Friday, August 7, 2009

Goin' Down Memory Row

Yeah, it's supposed to be "lane", I know, but in a vineyard it's a row.

So lately I've been drinking wine in the cellar more than wine from the store or wine bar. I am doing my part in this economic crunch, and so I drink/taste what I have, and save the money for the dental bill, phone bill, electric bill, so on. I find myself remebering past days, events and people through this experience, then run to my facebook, or twitter account, to see where the lost friends are, what are they up to, how has time treated them? I remember, and the memories often raise my appraisal of the wine.

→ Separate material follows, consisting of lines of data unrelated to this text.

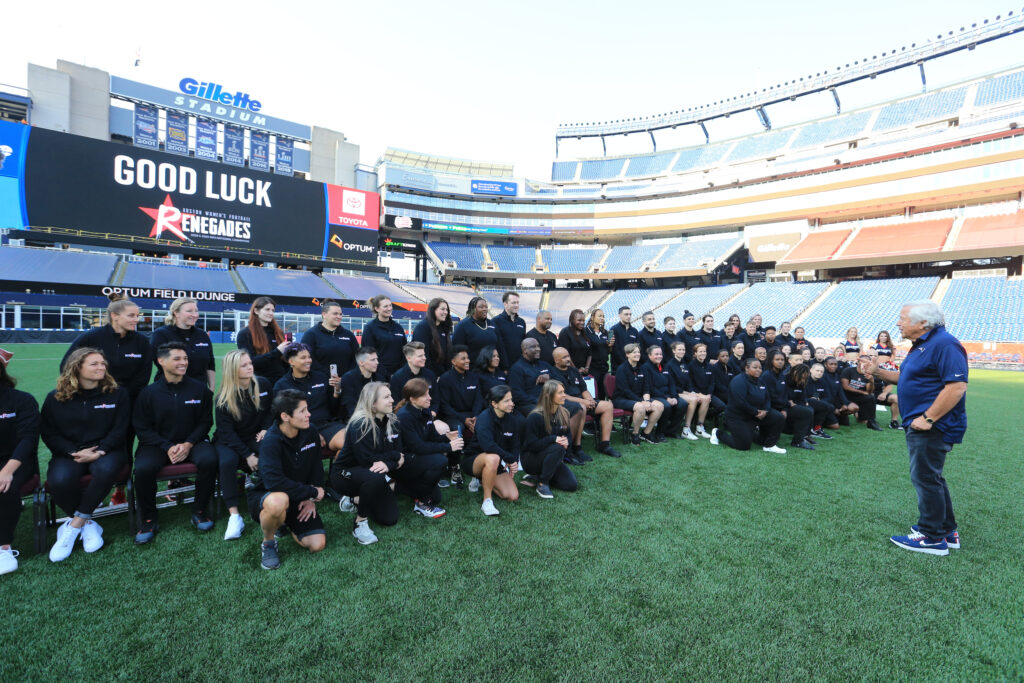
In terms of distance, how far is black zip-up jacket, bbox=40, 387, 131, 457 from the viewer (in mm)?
3693

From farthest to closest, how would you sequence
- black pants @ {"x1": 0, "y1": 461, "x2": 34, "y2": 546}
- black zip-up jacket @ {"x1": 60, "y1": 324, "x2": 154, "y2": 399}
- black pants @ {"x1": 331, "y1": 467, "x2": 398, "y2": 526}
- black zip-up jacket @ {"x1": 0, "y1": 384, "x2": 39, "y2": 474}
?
black zip-up jacket @ {"x1": 60, "y1": 324, "x2": 154, "y2": 399}, black pants @ {"x1": 331, "y1": 467, "x2": 398, "y2": 526}, black zip-up jacket @ {"x1": 0, "y1": 384, "x2": 39, "y2": 474}, black pants @ {"x1": 0, "y1": 461, "x2": 34, "y2": 546}

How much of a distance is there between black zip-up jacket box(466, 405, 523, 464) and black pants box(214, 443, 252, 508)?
2247mm

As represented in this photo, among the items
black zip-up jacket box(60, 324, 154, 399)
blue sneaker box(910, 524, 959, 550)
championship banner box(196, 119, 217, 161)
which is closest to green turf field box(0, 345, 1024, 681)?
blue sneaker box(910, 524, 959, 550)

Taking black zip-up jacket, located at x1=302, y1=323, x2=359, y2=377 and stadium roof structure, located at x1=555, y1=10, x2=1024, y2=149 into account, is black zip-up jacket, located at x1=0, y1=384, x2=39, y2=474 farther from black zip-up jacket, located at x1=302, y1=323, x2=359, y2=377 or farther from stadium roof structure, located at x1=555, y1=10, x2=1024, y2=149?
stadium roof structure, located at x1=555, y1=10, x2=1024, y2=149

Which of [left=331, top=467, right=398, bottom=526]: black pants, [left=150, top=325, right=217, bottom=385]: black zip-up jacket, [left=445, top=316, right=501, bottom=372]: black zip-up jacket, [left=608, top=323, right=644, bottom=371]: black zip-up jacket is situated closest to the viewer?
[left=331, top=467, right=398, bottom=526]: black pants

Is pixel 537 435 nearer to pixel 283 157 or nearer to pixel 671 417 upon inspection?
pixel 671 417

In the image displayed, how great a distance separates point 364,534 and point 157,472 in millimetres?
1879

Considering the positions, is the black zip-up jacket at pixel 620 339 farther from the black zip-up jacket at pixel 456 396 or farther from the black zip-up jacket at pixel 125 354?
the black zip-up jacket at pixel 125 354

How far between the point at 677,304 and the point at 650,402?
31974mm

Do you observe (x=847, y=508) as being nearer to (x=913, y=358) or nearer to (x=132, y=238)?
(x=913, y=358)

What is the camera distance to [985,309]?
23016mm

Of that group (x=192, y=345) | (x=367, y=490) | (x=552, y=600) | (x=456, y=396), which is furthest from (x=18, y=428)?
(x=552, y=600)

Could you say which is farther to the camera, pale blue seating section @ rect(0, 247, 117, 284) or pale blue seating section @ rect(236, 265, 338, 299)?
pale blue seating section @ rect(236, 265, 338, 299)

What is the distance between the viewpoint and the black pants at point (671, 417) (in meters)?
7.49
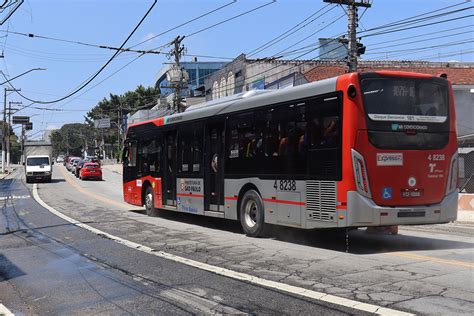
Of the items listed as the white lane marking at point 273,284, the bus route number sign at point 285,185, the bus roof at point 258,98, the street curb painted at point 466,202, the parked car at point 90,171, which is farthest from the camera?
the parked car at point 90,171

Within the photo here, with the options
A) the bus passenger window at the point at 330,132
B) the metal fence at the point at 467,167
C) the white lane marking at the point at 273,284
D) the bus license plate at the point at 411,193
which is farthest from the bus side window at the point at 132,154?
the metal fence at the point at 467,167

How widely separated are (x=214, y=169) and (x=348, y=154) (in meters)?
4.93

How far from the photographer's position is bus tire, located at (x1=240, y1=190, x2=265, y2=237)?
35.9 feet

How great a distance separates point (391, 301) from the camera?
18.7 feet

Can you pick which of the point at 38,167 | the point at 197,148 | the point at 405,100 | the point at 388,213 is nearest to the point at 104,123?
the point at 38,167

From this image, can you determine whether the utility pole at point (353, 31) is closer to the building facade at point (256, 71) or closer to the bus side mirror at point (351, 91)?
the bus side mirror at point (351, 91)

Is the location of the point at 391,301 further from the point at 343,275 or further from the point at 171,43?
the point at 171,43

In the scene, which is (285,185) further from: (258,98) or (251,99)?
(251,99)

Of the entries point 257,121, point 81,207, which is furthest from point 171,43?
point 257,121

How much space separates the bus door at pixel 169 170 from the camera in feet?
48.6

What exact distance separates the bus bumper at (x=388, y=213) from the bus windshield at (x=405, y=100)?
1.55m

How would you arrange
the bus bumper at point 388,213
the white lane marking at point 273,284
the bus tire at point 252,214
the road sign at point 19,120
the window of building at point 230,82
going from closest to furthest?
the white lane marking at point 273,284 → the bus bumper at point 388,213 → the bus tire at point 252,214 → the window of building at point 230,82 → the road sign at point 19,120

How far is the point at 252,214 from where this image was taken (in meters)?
11.5

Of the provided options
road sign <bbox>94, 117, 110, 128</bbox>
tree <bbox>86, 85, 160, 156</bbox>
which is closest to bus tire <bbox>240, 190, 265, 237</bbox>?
tree <bbox>86, 85, 160, 156</bbox>
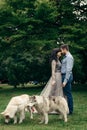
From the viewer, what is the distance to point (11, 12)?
101 ft

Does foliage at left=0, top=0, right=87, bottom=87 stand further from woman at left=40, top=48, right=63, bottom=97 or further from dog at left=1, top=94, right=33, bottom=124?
dog at left=1, top=94, right=33, bottom=124

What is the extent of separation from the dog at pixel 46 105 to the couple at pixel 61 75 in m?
Result: 1.07

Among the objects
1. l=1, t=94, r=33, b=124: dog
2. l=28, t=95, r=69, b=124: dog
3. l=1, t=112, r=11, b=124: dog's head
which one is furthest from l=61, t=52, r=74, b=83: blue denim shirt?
l=1, t=112, r=11, b=124: dog's head

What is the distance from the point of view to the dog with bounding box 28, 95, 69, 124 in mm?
12453

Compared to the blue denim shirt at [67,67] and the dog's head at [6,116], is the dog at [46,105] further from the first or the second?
the blue denim shirt at [67,67]

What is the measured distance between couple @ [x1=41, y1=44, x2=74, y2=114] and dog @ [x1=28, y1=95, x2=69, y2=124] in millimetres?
1070

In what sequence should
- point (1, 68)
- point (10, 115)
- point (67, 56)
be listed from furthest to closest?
point (1, 68) < point (67, 56) < point (10, 115)

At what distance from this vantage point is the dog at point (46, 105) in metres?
12.5

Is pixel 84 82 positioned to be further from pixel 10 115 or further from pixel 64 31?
pixel 10 115

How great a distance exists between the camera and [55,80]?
559 inches

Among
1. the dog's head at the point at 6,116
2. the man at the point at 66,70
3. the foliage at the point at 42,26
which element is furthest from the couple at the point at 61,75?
the foliage at the point at 42,26

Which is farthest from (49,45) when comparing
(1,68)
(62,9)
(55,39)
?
(1,68)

Time and wine are not always friendly. I was told from the earliest wine courses, the enemies of fine wine are Air, Light, Temperature and Time. All too often I see that lost soldier in the corner of the cellar, forgotten, has lost the battle with these enemies, and me as the proverbial Calvary, rode in way too late. It has become one of the reasons I don't cellar my wines very often any more. The adage, "It is a far greater crime to drink a wine too old than too young", rings out every time I taste one of these lost units. Like some forgotten misfit in the French Foreign Legion. Lost in a desert of newer wines to be tasted and evaluated and celebrated, we ring in the new vintage and new release far more than we celebrate lost vintages that have offered memorable experiences with comrades long forgotten as well.

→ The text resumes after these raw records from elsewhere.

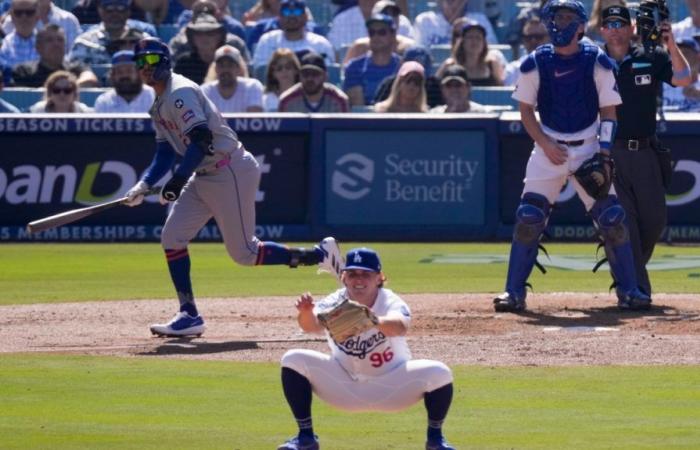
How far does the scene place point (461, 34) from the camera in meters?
17.5

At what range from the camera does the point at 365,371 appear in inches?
240

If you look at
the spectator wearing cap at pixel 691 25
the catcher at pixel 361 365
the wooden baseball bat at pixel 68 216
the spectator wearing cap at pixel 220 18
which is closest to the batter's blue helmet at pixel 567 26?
the wooden baseball bat at pixel 68 216

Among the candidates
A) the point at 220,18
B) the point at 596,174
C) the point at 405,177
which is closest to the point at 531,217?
the point at 596,174

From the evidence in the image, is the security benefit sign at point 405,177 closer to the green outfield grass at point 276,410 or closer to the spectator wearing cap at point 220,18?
the spectator wearing cap at point 220,18

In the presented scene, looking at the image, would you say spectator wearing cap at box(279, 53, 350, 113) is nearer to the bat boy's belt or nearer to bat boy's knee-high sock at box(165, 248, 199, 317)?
the bat boy's belt

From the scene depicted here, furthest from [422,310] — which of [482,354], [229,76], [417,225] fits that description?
[229,76]

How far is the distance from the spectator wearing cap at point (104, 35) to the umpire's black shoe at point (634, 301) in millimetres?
9055

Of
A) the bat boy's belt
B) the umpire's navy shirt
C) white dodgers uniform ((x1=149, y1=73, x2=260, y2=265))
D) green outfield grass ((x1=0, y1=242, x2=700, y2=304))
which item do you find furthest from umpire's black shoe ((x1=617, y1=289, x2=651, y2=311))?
the bat boy's belt

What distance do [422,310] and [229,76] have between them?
6451mm

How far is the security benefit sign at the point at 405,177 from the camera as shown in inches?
641

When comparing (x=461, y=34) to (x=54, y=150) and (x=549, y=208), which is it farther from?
(x=549, y=208)

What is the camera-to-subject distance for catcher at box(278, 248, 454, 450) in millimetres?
5902

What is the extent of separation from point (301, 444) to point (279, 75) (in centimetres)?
1153

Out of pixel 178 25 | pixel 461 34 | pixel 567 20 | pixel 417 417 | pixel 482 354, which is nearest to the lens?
pixel 417 417
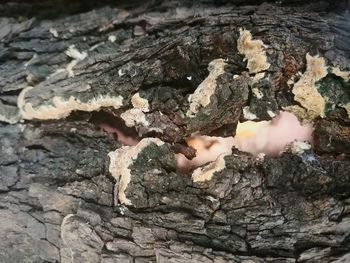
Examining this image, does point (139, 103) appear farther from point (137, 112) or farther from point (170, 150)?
point (170, 150)

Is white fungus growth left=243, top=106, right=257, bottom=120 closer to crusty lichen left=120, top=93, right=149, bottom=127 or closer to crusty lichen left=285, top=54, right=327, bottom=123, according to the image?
crusty lichen left=285, top=54, right=327, bottom=123

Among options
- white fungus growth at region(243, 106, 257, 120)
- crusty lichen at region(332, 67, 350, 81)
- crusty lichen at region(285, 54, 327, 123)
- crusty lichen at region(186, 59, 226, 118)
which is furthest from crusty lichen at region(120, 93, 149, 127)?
crusty lichen at region(332, 67, 350, 81)

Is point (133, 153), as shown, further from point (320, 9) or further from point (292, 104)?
point (320, 9)

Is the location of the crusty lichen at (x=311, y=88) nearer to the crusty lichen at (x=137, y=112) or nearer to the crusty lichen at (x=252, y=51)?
the crusty lichen at (x=252, y=51)

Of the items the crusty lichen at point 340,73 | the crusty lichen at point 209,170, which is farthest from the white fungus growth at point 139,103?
the crusty lichen at point 340,73

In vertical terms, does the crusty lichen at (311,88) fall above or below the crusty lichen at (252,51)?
below

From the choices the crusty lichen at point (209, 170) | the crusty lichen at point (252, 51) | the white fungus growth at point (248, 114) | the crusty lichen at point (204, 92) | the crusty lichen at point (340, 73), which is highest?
the crusty lichen at point (252, 51)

The recent vintage for me has been a series of 1992 California Wines. Made during a time when we were enamoured with new, heavy toasted oak, Chardonnay, Pinot Noir, Cabernet; just about anything that was fermentable, had some percentage of barrel fermentation blended into it. When studies started to show that Americans were not cellaring as often, wines were being consumed more immediately, the cost of oak was going through the roof, and guess what, certain varietals tasted better with lighter or no oak; these styles of wine started to get the tag of "rustic" and began to disappear from the market.

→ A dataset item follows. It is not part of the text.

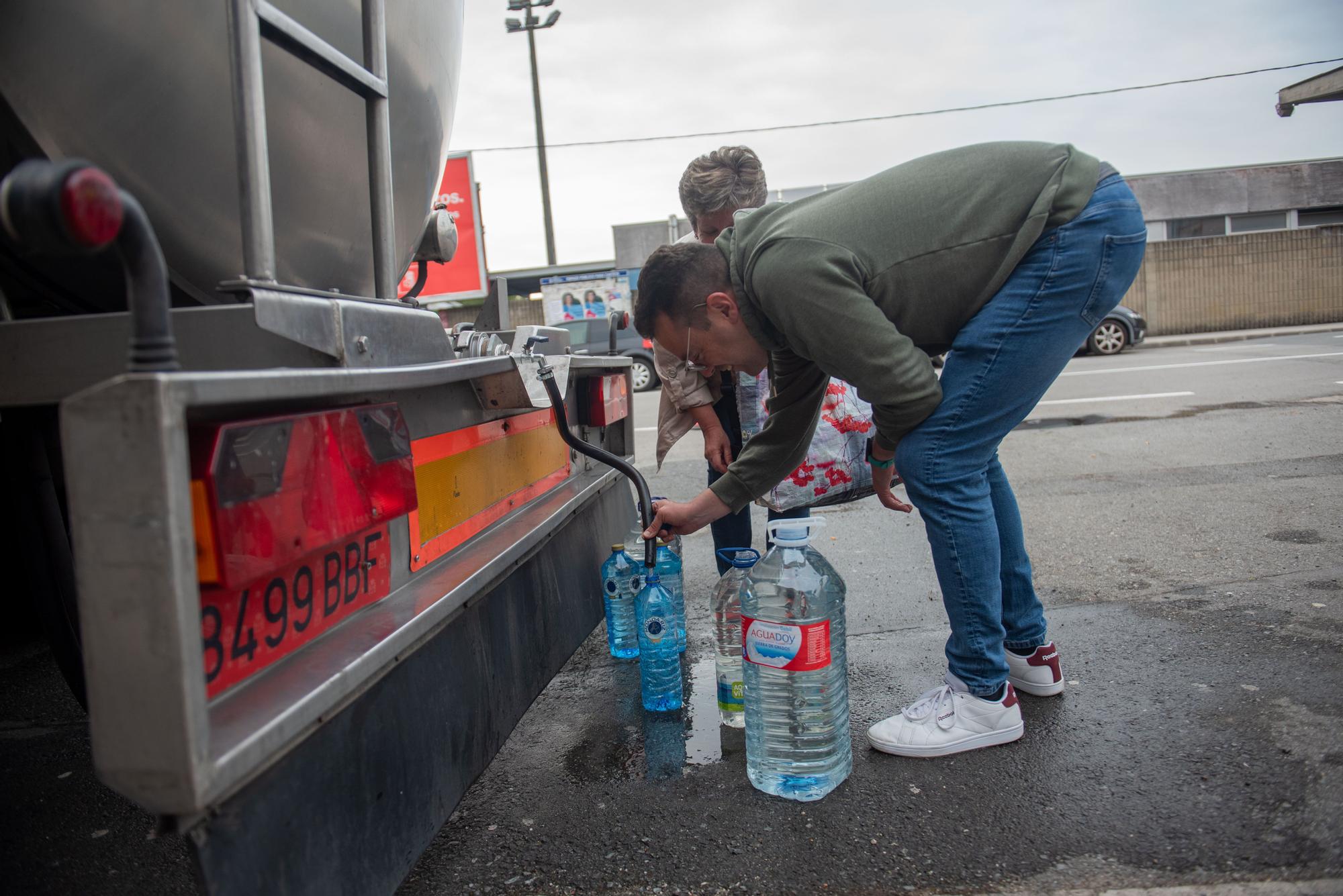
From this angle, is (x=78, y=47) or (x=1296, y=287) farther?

So now the 92's are 16+ years, upon this writing we haven't reached harvest and they are not quite 17. Considered teenagers in another time, these wines are now old soldiers. Who has 16 year old wines laying around other than a wine geek in the industry anyway? Geezers by some standards, are they even worth the cork? Well, I am here to say, so far so good. 1992 came in being touted as another great vintage from California, we weren't aware yet of what 1994 or 1997 was to bring. The 92 vintage was marked by a mild winter, an early spring bud break, and hot summer temperatures. Harvest was the earliest on record by almost a month. The whites were harvested in early August and the reds kept coming through September. Rains in October came earlier than normal, but mostly everything was harvested by this time.

From everything I have tasted so far, the heavy oak has dissipated, the fruit has muted some and they are more integrated than when they were younger. Ready to drink, yes, still have some time left, yes. How much is the question. I won't reduce this to a specific wine produced here by that winemaker, with that vineyard in this method. My point is that I should not have stopped cellaring. Styles be damned, oak or no oak, it is about moments in time, the people I knew, the times we shared, the hope we had, not at all about the weather, the vintage quality, or the producer.

This was a time when men like Robert Mondavi, Robert Pepi,Joe Heitz,Justin Meyer, and Charlie Wagner were at the height of the game in the Napa Valley. New Zealand, South Africa, Chilean and Australian wineries were just beginning to make their U.S. push and writers all over the U.S. were touting the equality dare I say superiority of the Great California Wines vs their Euro counter parts. We were beginning an economic uplift which saw the proliferation of everything from tiny cell phones to the green tea explosion and life was rockin' good. It was a good year, One that I remember fondly as I taste another soldier of that lost legion, and I remark how good it is in my mind, in the glass.